By default, Judoscale will scale up or down by one dyno at a time. It will continue to do this until queue time has settled within the target queue time range (between the upscale and downscale thresholds).

If your app receives sudden bursts of traffic and needs to scale up as quickly as possible, you might want to scale up by multiple dynos at a time.

Screenshot: Upscale jumps control

You can scale up by as many dynos as you want, but keep in mind you’ll never be autoscaled beyond your autoscale dyno range.

For example, let’s say your dyno range is 2–10 dynos, and you’ve set “upscale jumps” to 2 dynos. If you’re currently running 7 dynos, the first upscale event will jump to 9 dynos, and a subsequent upscale event would scale to 10 dynos—your dyno range would prevent a 2-dyno jump.

Upscale Frequency

Upscale frequency is the cool-down between consecutive upscale events. It has no effect on the first upscale—only on how quickly Judoscale can add even more capacity if queue time (or utilization) is still beyond your targets.

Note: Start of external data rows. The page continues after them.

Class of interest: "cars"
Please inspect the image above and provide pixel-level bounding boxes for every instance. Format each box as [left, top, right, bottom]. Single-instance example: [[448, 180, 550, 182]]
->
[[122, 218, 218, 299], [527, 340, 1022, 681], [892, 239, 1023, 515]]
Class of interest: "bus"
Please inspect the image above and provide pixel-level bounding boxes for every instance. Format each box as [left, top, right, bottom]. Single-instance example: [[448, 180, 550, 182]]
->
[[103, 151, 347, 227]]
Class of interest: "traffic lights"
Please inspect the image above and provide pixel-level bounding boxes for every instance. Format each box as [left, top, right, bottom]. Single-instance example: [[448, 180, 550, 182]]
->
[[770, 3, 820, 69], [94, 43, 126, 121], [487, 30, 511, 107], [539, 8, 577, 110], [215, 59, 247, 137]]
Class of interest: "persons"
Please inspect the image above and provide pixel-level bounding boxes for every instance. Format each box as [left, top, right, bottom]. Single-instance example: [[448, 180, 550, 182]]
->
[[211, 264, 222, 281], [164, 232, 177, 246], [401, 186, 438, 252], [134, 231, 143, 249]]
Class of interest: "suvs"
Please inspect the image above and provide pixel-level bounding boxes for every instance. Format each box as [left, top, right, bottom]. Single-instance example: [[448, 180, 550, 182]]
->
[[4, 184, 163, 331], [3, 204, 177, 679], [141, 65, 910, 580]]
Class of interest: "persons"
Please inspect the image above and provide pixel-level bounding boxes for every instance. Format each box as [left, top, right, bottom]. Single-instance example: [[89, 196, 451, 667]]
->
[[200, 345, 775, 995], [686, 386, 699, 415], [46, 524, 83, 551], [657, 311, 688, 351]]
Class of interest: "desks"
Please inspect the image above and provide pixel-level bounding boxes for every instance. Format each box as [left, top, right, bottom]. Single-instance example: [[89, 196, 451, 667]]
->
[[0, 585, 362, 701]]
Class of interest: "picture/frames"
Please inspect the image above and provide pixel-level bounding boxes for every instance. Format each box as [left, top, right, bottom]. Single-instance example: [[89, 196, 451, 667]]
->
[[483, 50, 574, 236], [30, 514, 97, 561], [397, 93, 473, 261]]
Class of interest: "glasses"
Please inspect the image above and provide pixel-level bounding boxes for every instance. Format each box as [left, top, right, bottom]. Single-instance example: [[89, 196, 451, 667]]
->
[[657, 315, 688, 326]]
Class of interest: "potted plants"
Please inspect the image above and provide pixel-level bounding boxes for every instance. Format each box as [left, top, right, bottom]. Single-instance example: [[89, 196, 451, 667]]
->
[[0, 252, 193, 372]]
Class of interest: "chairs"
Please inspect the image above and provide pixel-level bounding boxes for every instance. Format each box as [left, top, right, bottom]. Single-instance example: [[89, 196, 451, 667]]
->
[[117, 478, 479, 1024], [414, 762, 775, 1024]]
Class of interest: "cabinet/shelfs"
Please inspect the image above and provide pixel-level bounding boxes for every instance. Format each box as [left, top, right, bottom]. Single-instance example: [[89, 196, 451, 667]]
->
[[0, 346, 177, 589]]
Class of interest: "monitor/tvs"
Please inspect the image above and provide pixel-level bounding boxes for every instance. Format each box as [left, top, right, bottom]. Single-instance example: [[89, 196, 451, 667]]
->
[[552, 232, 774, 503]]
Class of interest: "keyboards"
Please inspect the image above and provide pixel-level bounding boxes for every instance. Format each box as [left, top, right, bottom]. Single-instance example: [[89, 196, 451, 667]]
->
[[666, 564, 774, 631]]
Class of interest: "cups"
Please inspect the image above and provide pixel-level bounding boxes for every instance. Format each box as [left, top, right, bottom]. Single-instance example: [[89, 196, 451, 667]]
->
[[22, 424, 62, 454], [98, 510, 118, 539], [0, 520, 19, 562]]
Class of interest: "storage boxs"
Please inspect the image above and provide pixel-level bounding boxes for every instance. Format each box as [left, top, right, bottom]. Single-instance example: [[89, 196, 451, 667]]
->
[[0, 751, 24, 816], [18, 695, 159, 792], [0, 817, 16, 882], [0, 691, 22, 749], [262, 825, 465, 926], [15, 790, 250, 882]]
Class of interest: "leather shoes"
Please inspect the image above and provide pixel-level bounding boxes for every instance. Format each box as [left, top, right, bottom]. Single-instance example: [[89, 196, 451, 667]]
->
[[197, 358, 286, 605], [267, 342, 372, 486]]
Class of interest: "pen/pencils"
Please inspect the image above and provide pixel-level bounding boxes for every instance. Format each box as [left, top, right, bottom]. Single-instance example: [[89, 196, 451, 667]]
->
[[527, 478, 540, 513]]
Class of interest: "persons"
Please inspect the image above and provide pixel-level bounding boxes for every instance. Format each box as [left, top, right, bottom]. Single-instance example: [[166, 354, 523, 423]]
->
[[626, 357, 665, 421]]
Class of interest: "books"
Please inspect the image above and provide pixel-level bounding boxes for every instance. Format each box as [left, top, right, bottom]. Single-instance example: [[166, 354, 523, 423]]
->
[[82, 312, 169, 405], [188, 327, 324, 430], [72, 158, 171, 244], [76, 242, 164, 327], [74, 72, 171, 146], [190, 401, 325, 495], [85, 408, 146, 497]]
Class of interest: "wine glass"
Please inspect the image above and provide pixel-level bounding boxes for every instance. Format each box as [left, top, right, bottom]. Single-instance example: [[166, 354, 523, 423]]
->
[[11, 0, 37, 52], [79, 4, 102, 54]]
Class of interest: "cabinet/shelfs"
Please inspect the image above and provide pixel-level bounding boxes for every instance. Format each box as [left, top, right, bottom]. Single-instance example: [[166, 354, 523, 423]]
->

  • Keep the frequency at least as long as it takes for a new dyno, task, or machine to come online. On Heroku that’s usually 30–45 seconds; on ECS it can be closer to a minute. If you upscale again before the previous capacity is live, you risk overshooting and paying for extra containers.
  • If your dashboards show multiple upscales during deploys, try increasing the frequency so Judoscale waits long enough to see the first deploy tasks finish booting. That often reduces “double upscales” caused by brief launch delays.

Upscale Sensitivity

Upscale sensitivity is the minimum amount of time a metric must remain above its target before Judoscale will send an upscale request. The cap of 30 seconds is intentional: waiting longer would delay genuine responses to real traffic spikes. For deploy-related queue spikes, pair sensitivity with the tips above—lengthen the upscale frequency so we have time to observe the new capacity, and consider scheduling deploys during lower-traffic windows.

If you need to suppress scaling entirely during a deploy, you can disable autoscaling through our Settings API at the start of the rollout and re-enable it once the new tasks are in service.

Downscale Delay

This downscaling option controls the time between subsequent downscales, and it also controls the time before the first downscale event.

Screenshot: Downscale delay control

Downscaling is not triggered immediately when queue times drop below the downscale threshold because this could result in yo-yo autoscaling—rapidly autoscaling up and down. Judoscale waits to downscale until queue times have settled and remain below the downscale threshold for 10 minutes (the default), or whatever you specify here.

After that, your app will continue downscaling at the same rate (every 10 minutes by default) as long as queue time remains completely below the downscale threshold.